The reason for this is that Section 58(1) of the 2002 Act provides that if, on the entry of a person in the register as the proprietor of a legal estate, the legal estate would not otherwise be vested in him, the legal estate is to be deemed to be vested in him as a result of the registration. Thus, in the example given above, R2 had full powers of disposition, in relation to the registered estate, when he granted the charge to the bank.

There are therefore no grounds for interfering with the registration of the charge. It was granted by someone who, at the time when the charge was granted and notwithstanding the subsequent removal of R2 from the registered title, was the registered proprietor of the relevant land and had the powers of disposition of a registered proprietor.

7.4 The answer to this, from R1, might be thought to be the argument that the bank’s registration of the charge was the result of a mistake, namely the forged transfer, just as much as R2’s registration was a mistake.
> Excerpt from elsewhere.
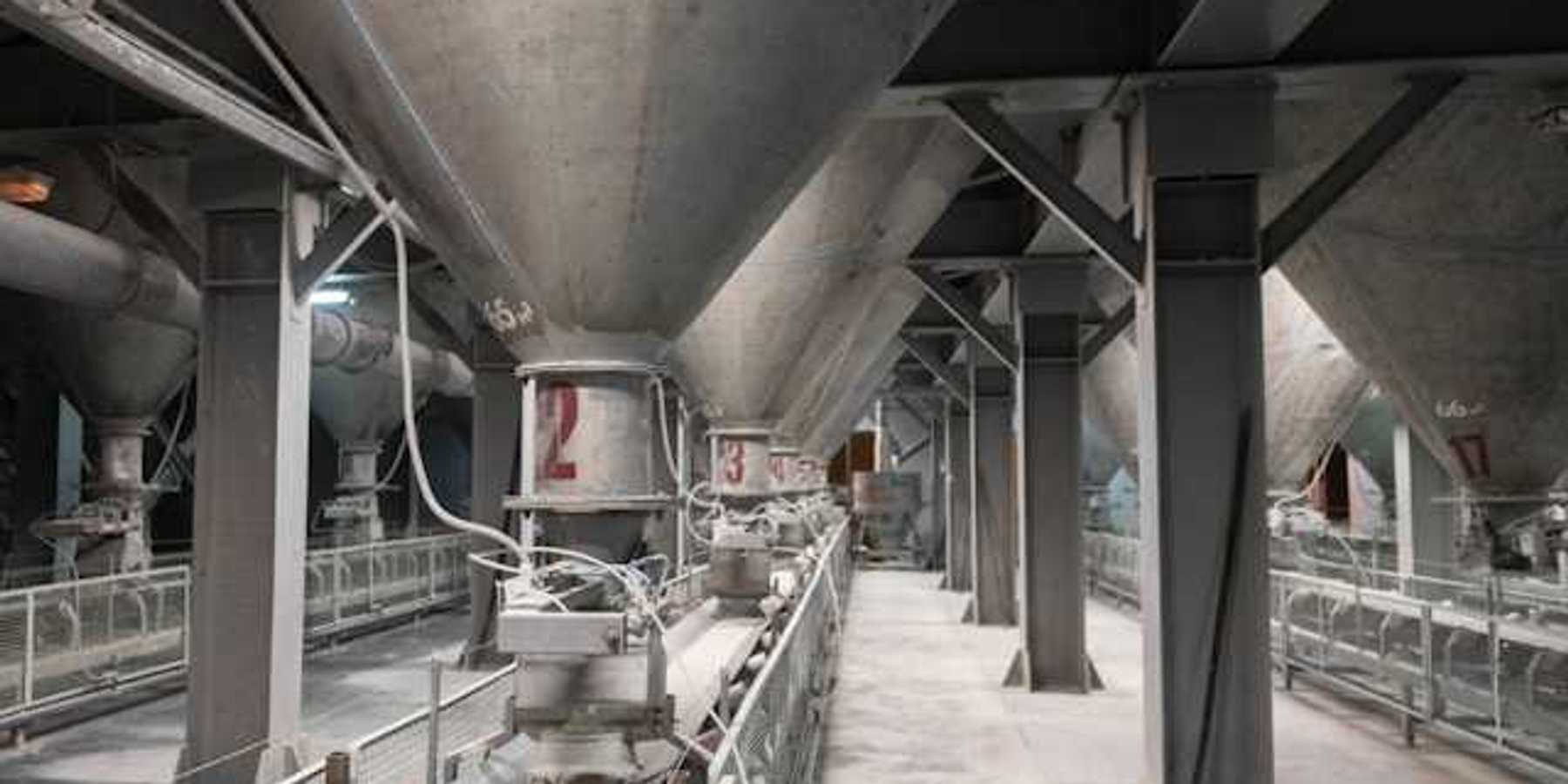The interior of a cement plant with funnels leading to conveyer belts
This argument was however firmly rejected in Barclays Bank v Guy [2008] EWCA Civ 452, where the facts were on all fours with the example I have just given. Lord Justice Lloyd stated the position succinctly, at paragraph 23 of his judgment, in the following terms.

“I simply cannot see how it could be argued that if the purchaser or chargee knows nothing of the problem underlying the intermediate owner’s title, that the registration of the charge or sale to the ultimate purchaser or chargee can be said to be a mistake. That seems to me inconsistent with the structure and terms of the 2002 Act.”
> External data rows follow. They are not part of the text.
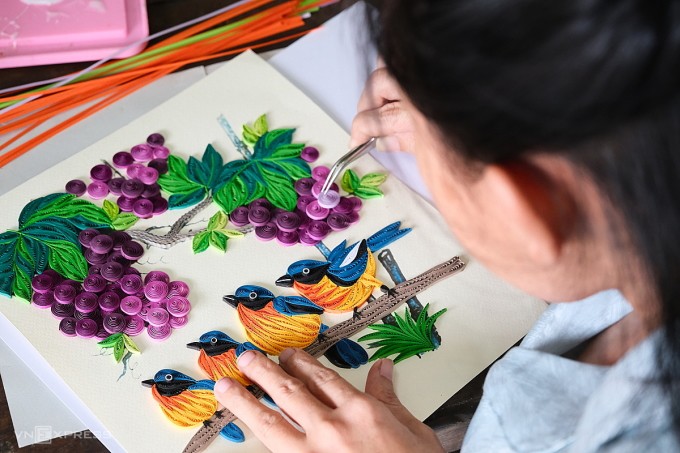 Chị Hồ Thi Lắng xếp chồng các chi tiết tạo hình từ giấy xoắn cho bức tranh đàn chim và chùm nho. Ảnh: Nguyễn Đông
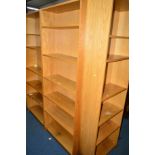 TWO MATCHING BEECH OPEN BOOKCASES, together with a matching slim open bookcase (3)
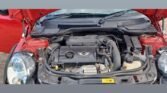 The image shows the engine compartment of a red MINI Cooper with its hood open. The engine and surrounding components are visible, including the MINI logo on the engine cover. Various hoses, wires, and parts of the car's front structure can also be seen. The background is blurred out.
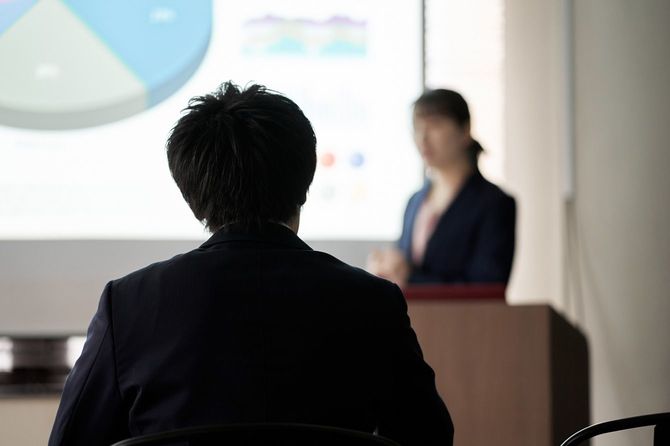 会議で発表を聞くビジネスマン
7.5 It is however very important to note that rectification would be available against the bank, in the example given above, if the bank took its charge from R2 before R2 was actually registered as proprietor of the land. This could quite easily happen. R2 might procure the forged transfer and execute the legal charge at the same time. Both transfer and legal charge are then registered. R1 then applies for rectification so as to reinstate himself as proprietor of the relevant land. On these facts R1 will be able to secure rectification against both R2 and the bank.

7.6 This apparently arbitrary difference comes about because, in the second example, R2 did not have the powers of a registered proprietor of the land at the time when he executed the charge. This would not normally be a problem because, in a normal transaction, R2 would have the entitlement to be registered as proprietor of the land. As such, R2 would normally have owner’s powers in relation to the registered estate, notwithstanding that he had not actually been registered as the proprietor of the registered estate; see Sections 23 and 24 of the Land Registration Act 2002.

The transaction is not however a normal one. In this second example R2 has no entitlement to be registered as proprietor of the land in advance of his actual registration, because the forged transfer was a void disposition. The consequence is that owner’s powers were not available pursuant to Section 24 of the 2002 Act, and R2 had no power to charge the land to the bank at the time when he charged the land to the bank.

As such the registration of the bank’s charge will have been the consequence of a mistake within the meaning of paragraph 2 of Schedule 4 to the 2002 Act, and rectification against the bank is available. This will leave the bank to the vagaries of a claim for indemnity pursuant to the provisions of Schedule 8 to the 2002 Act which is not, as they say, a good place to be.

7.7 The difference between the above two examples, neither of which operates in the same way as under the previous law, does illustrate the extent to which the law has changed as a consequence of the Land Registration Act 2002. The examples also illustrate that, to a greater extent than before, a registered charge should be secure, provided that it is granted by someone who, at the time when he grants the charge, is the registered proprietor of the relevant land. Under the 2002 Act it is the actual fact of registration which is of paramount importance.

The lesson of the above examples, for those acting for secured lenders, is a simple one. Be careful in your dealings with those entitled to be registered, as opposed to those actually registered and, whatever else (outside your control) which may go wrong with the obtaining of a charge, at least make sure that there is no mistake in the registration of the charge.